[YOUR OBJECTIVE] Look below for lines that hold the string "frames" and copy each one.

[EXERCISE MATERIAL]
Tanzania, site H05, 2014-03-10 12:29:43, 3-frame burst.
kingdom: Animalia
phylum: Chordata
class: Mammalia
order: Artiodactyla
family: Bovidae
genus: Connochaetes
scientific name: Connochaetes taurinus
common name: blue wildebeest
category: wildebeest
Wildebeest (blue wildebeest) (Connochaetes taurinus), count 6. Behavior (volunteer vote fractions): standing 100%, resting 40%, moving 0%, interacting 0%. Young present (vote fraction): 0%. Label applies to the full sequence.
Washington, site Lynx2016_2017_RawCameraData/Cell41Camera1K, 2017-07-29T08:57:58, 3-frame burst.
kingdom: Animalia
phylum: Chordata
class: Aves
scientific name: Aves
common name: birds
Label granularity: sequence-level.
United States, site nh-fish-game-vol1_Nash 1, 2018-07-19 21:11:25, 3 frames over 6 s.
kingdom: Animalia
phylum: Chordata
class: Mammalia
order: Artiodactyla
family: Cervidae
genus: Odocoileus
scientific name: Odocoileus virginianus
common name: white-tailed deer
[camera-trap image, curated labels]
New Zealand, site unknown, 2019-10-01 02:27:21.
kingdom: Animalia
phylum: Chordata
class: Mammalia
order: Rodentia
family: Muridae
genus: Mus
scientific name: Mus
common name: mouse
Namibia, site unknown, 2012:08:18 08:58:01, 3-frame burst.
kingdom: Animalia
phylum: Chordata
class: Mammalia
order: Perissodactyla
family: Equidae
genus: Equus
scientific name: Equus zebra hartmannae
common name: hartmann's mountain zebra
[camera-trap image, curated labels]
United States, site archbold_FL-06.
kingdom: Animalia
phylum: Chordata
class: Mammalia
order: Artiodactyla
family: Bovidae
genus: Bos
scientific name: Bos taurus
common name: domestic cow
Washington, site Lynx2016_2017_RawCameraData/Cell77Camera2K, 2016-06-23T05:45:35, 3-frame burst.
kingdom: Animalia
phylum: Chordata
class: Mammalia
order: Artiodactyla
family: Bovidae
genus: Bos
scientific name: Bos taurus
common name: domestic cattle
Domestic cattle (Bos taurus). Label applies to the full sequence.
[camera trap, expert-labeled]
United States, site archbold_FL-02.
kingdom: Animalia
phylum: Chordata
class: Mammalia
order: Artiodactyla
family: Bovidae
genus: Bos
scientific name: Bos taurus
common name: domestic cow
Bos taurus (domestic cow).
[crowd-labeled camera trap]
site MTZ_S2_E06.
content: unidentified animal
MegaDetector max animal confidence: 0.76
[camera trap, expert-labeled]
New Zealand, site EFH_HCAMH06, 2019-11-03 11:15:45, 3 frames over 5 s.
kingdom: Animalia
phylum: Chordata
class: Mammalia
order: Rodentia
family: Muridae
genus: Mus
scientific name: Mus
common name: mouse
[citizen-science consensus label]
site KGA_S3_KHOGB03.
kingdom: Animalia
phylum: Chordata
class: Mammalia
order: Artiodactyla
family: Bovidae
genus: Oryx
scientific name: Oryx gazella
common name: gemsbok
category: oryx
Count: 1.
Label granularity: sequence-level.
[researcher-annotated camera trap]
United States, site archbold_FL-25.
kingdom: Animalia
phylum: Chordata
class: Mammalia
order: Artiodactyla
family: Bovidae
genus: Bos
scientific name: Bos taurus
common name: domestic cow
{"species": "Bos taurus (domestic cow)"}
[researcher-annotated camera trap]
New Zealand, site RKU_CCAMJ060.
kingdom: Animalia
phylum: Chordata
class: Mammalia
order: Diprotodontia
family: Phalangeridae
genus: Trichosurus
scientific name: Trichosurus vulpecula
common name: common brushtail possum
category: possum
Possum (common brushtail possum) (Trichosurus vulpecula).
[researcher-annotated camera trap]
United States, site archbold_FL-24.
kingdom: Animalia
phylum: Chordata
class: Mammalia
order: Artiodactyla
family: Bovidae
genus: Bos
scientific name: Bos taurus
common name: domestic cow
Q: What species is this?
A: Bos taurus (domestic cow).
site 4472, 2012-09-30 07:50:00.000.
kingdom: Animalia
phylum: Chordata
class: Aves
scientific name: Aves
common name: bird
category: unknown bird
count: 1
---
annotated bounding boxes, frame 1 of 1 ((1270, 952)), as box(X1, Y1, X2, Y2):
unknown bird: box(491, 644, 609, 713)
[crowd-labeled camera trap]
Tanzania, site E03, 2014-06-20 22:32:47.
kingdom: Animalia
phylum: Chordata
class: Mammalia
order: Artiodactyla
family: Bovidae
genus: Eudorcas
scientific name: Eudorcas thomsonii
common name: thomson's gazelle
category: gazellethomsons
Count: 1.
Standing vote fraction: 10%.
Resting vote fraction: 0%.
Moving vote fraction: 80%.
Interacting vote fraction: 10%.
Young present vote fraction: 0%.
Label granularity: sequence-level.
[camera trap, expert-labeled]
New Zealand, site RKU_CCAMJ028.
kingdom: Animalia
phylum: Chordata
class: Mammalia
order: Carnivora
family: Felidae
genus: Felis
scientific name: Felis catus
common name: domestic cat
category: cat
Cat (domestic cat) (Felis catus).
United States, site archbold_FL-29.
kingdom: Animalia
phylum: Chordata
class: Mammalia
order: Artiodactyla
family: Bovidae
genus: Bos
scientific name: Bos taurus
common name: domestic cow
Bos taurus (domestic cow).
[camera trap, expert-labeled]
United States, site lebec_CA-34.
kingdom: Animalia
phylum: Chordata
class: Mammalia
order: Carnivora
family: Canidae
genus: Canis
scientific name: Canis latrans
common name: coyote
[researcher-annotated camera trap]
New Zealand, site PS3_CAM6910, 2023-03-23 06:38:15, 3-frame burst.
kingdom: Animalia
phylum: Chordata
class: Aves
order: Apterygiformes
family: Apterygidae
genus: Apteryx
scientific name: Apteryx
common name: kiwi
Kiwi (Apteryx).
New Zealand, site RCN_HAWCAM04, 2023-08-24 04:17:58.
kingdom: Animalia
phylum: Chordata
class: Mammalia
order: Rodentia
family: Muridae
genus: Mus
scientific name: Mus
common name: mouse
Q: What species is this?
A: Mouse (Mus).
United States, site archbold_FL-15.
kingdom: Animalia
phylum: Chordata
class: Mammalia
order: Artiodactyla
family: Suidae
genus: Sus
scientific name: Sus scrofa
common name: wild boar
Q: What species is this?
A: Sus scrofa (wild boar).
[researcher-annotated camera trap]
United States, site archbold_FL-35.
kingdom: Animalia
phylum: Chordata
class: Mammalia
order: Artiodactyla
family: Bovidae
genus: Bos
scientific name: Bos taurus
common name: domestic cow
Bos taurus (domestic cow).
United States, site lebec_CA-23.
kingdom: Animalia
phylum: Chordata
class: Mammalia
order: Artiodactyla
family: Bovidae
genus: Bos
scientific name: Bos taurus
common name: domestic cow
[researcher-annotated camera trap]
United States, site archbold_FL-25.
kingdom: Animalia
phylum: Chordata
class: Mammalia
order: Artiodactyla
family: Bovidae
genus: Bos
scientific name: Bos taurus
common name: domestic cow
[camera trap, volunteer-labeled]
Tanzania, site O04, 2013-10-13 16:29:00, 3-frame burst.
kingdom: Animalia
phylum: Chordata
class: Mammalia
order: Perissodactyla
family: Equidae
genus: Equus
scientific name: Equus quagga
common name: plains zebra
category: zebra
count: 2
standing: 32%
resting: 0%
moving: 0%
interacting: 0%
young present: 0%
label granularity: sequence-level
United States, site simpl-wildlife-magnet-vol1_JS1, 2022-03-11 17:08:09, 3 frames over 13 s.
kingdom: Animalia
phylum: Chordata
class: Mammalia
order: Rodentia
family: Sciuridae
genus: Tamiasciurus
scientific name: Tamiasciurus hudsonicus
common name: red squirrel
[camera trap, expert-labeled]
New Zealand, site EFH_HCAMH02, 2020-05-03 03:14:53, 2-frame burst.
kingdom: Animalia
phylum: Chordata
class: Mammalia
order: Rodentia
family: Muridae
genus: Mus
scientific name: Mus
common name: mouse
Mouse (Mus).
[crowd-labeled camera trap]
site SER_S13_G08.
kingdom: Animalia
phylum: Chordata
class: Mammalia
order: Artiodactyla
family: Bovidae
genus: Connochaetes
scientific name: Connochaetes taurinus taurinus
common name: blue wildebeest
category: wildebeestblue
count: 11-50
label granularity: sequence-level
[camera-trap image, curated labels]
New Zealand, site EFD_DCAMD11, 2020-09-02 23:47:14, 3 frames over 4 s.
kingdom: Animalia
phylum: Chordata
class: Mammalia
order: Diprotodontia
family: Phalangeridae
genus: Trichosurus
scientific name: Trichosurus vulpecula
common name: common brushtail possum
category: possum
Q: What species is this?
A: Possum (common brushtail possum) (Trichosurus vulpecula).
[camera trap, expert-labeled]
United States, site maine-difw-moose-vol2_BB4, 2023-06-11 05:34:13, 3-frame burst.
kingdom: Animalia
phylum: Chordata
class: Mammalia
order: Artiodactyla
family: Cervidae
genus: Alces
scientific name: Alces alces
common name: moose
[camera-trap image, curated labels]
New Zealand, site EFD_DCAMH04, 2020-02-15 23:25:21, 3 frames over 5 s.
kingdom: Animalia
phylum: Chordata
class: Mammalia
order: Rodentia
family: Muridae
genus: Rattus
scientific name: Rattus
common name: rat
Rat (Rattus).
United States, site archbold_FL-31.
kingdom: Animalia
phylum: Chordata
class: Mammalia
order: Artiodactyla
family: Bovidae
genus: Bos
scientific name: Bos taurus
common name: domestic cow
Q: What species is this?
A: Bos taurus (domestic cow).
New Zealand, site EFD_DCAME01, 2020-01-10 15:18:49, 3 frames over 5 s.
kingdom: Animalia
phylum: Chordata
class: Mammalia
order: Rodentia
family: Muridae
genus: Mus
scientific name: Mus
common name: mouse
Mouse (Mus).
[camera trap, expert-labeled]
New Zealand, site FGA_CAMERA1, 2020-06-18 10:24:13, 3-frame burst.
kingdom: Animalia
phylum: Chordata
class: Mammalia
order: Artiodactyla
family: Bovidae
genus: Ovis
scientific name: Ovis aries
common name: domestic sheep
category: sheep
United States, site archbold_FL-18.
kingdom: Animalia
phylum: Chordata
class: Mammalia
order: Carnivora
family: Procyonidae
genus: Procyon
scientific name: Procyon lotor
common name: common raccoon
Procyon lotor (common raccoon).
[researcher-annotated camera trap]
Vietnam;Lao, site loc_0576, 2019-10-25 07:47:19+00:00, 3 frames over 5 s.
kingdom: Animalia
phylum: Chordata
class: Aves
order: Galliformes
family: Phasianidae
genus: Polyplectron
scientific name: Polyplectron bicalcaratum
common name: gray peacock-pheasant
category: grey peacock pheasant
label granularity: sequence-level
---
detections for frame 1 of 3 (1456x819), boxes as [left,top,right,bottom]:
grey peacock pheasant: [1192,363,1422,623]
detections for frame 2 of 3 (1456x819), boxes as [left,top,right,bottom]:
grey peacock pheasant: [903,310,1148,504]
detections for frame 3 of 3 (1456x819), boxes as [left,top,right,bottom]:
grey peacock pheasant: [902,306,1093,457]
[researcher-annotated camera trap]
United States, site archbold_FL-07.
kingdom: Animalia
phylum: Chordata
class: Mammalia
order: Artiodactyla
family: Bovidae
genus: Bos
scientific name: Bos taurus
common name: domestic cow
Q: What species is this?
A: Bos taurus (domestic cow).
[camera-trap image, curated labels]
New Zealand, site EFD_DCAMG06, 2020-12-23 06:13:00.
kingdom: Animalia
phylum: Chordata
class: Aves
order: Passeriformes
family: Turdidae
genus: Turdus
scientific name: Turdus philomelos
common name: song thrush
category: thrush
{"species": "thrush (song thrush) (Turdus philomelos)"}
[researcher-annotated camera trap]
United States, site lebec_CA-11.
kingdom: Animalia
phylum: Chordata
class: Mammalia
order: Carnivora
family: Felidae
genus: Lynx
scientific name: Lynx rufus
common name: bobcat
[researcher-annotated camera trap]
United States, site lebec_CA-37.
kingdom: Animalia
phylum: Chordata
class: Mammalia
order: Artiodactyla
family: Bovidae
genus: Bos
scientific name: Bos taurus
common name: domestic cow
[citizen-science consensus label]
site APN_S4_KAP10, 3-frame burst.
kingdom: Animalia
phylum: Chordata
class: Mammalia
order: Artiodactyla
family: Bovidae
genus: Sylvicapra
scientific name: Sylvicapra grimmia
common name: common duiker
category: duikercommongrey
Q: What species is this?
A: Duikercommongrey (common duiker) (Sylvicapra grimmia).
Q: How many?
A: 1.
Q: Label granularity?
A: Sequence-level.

[RESULT FOR THIS EXERCISE]
United States, site nh-fish-game-vol1_Nash 1, 2018-07-19 21:11:25, 3 frames over 6 s.
New Zealand, site EFH_HCAMH06, 2019-11-03 11:15:45, 3 frames over 5 s.
United States, site simpl-wildlife-magnet-vol1_JS1, 2022-03-11 17:08:09, 3 frames over 13 s.
New Zealand, site EFD_DCAMD11, 2020-09-02 23:47:14, 3 frames over 4 s.
New Zealand, site EFD_DCAMH04, 2020-02-15 23:25:21, 3 frames over 5 s.
New Zealand, site EFD_DCAME01, 2020-01-10 15:18:49, 3 frames over 5 s.
Vietnam;Lao, site loc_0576, 2019-10-25 07:47:19+00:00, 3 frames over 5 s.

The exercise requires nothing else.